AVAILABLE RECORDS:
☆ ☆ ☆

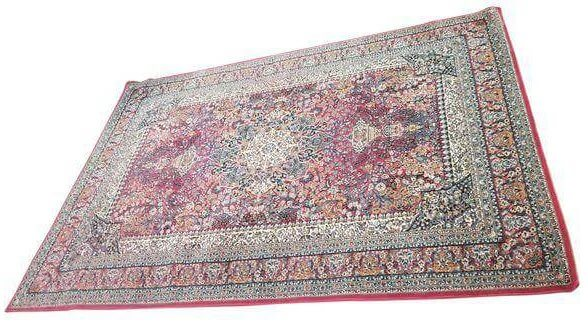 Oriental Rug | Uniquely Chic Vintage Rentals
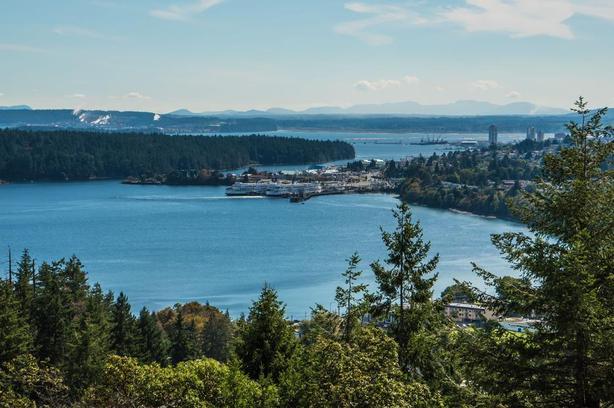 Beautiful Ocean View Townhome- Nanaimo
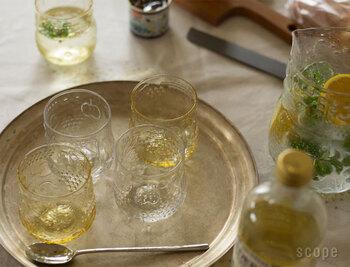 フルーツモチーフがキュートな「Frutta(フルッタ)」。吹きガラスなので、厚みや柄の出方は均一ではありませんが、そこに味があります。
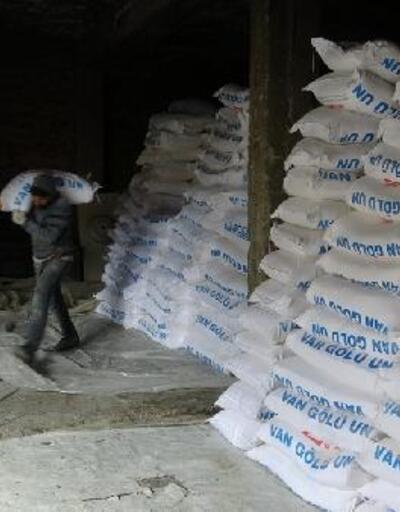 Şemdinli'de, iş insanı Özel'den 2 bin 500 aileye un yardımı
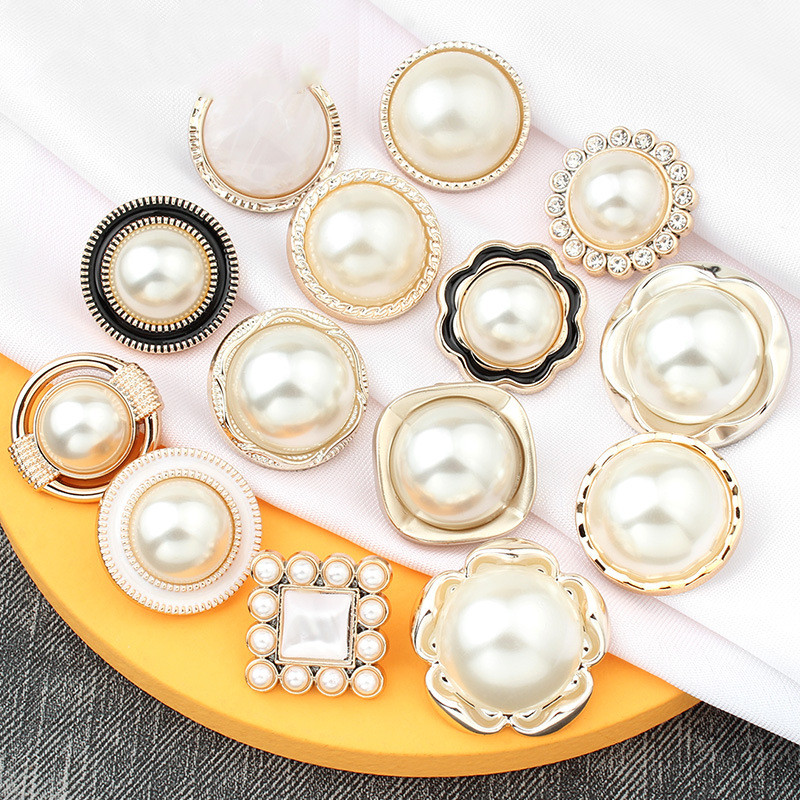 Hot Sales 10 Pieces/lot High Quality Pearl Rhinestone Flowers Elegant Buttons Fashion Girls Woman Clothes Decor Sewing Supply At Any Cost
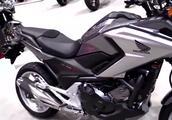 怎么区分摩托车是单离合还是双离合?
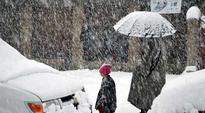 Fresh snowfall shuts Srinagar-Jammu Highway, flights disrupted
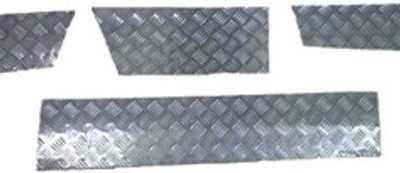 DISCOVERY 1 SKIRTING CHEQUER PLATE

☆ ☆ ☆

DIRECTIONS: Print exactly the lines above that run from the one with "フルーツモチーフがキュートな" to the one with "怎么区分摩托车是单离合还是双离合?", both included. No pictures.

REPLY:
 フルーツモチーフがキュートな「Frutta(フルッタ)」。吹きガラスなので、厚みや柄の出方は均一ではありませんが、そこに味があります。
 Şemdinli'de, iş insanı Özel'den 2 bin 500 aileye un yardımı
 Hot Sales 10 Pieces/lot High Quality Pearl Rhinestone Flowers Elegant Buttons Fashion Girls Woman Clothes Decor Sewing Supply At Any Cost
 怎么区分摩托车是单离合还是双离合?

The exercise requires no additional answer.